Isso é um ser humano que levou uma facada, que virou presidente do Brasil, que é amado por milhões – e que achou por bem exibir suas tripas/vísceras/entranhas para quem quisesse ver. Por quê? Não tenho a menor ideia e este é o propósito deste texto: ver e rever a imagem para a qual já me tornei insensível, e perguntar a quem é mais inteligente do que eu: por quê?, por quê?!, por quê??!!, por quê???!!!
Vi quem dissesse que a imagem foi publicada para acabar com os boatos de que a operação de 12 horas foi uma farsa, assim como a facada. Mas me custa acreditar na persistência dessas dúvidas toscas. Sério que tem gente achando que é tudo teatro? Se bem que há quem diga que Lula morreu e quem nos governa é um sósia. E houve quem acreditasse que Tiririca entrou mesmo para a ABL. Quase fui obrigado a explicar a piada, acredita?
Compaixão
Me passou pela cabeça, então, a possibilidade de um médico esclarecer o mistério: por que Bolsonaro expôs suas vísceras nas redes sociais? Devia haver uma explicação científica para isso. Foi assim que enviei a imagem para uma doutora, mas dela recebi apenas um simples e decepcionante “eca!”. Foi a pior coisa que poderia me acontecer, porque a partir daí especulei, especulei, especulei.

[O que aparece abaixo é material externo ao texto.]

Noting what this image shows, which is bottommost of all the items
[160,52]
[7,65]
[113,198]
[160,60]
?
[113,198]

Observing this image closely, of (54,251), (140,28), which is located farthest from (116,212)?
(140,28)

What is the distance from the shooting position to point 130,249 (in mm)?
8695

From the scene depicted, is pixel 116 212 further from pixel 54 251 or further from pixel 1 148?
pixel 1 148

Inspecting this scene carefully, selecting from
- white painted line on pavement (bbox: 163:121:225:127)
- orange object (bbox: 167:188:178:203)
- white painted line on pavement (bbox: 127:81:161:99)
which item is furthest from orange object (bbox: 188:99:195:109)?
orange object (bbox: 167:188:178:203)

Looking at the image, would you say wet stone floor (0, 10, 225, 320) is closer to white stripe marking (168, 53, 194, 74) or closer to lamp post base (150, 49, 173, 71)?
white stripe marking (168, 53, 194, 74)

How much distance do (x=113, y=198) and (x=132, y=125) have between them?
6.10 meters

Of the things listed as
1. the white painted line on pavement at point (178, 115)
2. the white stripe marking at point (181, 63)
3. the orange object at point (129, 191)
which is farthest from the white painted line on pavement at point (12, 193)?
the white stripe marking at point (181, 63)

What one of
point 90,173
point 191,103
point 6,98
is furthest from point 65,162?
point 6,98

Será que Bolsonaro mostrou as tripas para despertar a compaixão de seus inimigos – notadamente Alexandre de Moraes, que o quer preso? Talvez tenha sido com a intenção de comover quem não gosta dele. Ou melhor, de reduzir o tal do Mito ao seu aspecto mais humano. E bota humano nisso! Vai ver foi bem o contrário: reforçar o caráter mitológico, praticamente imortal, daqueles que muitos têm como salvador da Pátria.
Memes
Talvez. Mas talvez tenha sido apenas uma postagem orgânica, intuitiva e impulsivamente estúpida e vulgar. Uma imagem repugnante sem qualquer outra intenção que não a de chocar. Digo, de zombar dos algozes que mandaram até oficial de justiça intimar Bolsonaro na UTI do hospital. Mas talvez também tenha sido uma espécie de harakiri – o suicídio simbólico de alguém que não vê saída honrosa para a situação em que se encontra.

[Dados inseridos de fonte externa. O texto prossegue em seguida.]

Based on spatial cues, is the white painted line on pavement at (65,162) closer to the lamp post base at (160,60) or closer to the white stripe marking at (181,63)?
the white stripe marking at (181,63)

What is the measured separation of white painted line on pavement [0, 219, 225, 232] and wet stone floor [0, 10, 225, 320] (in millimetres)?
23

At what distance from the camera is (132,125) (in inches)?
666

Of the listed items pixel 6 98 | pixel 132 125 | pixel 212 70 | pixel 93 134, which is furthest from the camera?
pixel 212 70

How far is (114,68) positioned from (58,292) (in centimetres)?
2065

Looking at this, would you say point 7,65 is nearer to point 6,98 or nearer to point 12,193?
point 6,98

Hoje acordei e logo cedo vi que a imagem das entranhas bolsonarianas rendeu ao menos dois bons memes: uma versão em Lego e outra daquele jogo “Operando” – sabe qual? Bom sinal. Prova de que pouca gente está levando a sério algo que, noutros tempos, poderia ser interpretado como um símbolo de martírio, quando não de chamado às armas. É nisso – na nossa capacidade de rir e na nossa ingenuidade, seja ela intencional ou não – que deposito minhas esperanças.